Legirel

Législation concernant les activités religieuses et l’organisation des cultes

Accueil > Question écrite n° 44288 de Georges Sarre. Assemblée nationale 10e (...)


Assemblée nationale 10ème législature

Question écrite

N° 44288
de M. Sarre Georges (République et Liberté - Paris)

Ministère interrogé : intérieur
Ministère attributaire : intérieur

Question publiée au JO le : 28/10/1996 p. 5619
Réponse publiée au JO le : 09/12/1996 p. 6480

Texte de la QUESTION :

M. Georges Sarre demande à M. le ministre de l’intérieur de lui indiquer quelles mesures le Gouvernement compte prendre pour organiser la construction et la gestion des mosquées par des associations dont le financement ne soit pas dépendant de pays étrangers. En effet, la lutte pour le contrôle de la mosquée d’Evry (Essonne) ou de Mantes-la-Jolie (Yvelines), tout comme le projet de construction de Gretz-Armainvilliers (Seine-et-Marne), montrent que n’existe pas encore en France d’organisme représentatif central du culte musulman totalement dégagé de la tutelle d’autres Etats, tant pour la nomination des imams que pour la collecte des sources de financement.
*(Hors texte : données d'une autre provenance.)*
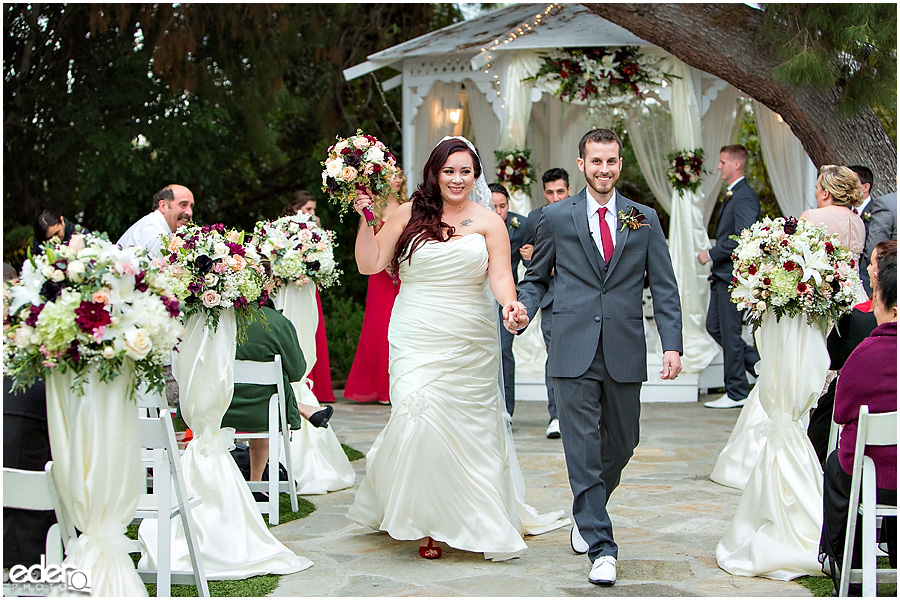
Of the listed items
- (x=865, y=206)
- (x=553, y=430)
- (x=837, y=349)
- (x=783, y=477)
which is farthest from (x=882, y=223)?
(x=783, y=477)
Il souhaite donc savoir quels sont les projets du Gouvernement pour créer en France un conseil véritablement représentatif du culte musulman, qui prendrait en charge la question des lieux de culte, le recrutement et la formation d’un personnel religieux de nationalité française ainsi que l’organisation des services liés au culte, tel l’abattage rituel.

Texte de la REPONSE :

Les cultes présents en France dont la République assure, conformément aux dispositions de l’article 1er de la loi du 9 décembre 1905, le libre exercice, sous réserve du respect de l’ordre public, s’organisent librement dès lors que les pouvoirs publics n’en reconnaissent aucun. Il appartient donc aux adeptes de la religion musulmane eux-mêmes de se doter des institutions qu’ils estiment appropriées pour la pratique de leur religion, de même qu’il leur revient de désigner comme ils l’e.tendEnt!leurs ministres des cultes et d’implanter leurs édifices du culte conformément à la réglementation applicable en la matière. Si les pouvoirs publics ne disposent par conséquent d’aucun moyen juridique pour créer et organiser un conseil représentatif des musulmans de France, ils se sont toutefois efforcés, à travers des expériences successives, de favoriser l’émergence d’instances regroupant les principales tendances existant dans la communauté musulmane de France. Quant à la pratique de l’abattage rituel réglementée par les dispositions du décret no 80-791 du 1er octobre 1980 pris pour l’application de l’article 276 du code rural, elle a donne lieu à la prise des arrêtés du ministre de l’agriculture, de la pêche et de l’alimentation du 15 décembre 1994 et du 27 juin 1996 agréant les associations gérant les mosquées de Paris, de Lyon et d’Evry en vue de la désignation par lesdites associations de sacrificateurs habilités à pratiquer l’égorgement des animaux destinés à la consommation selon le rite musulman.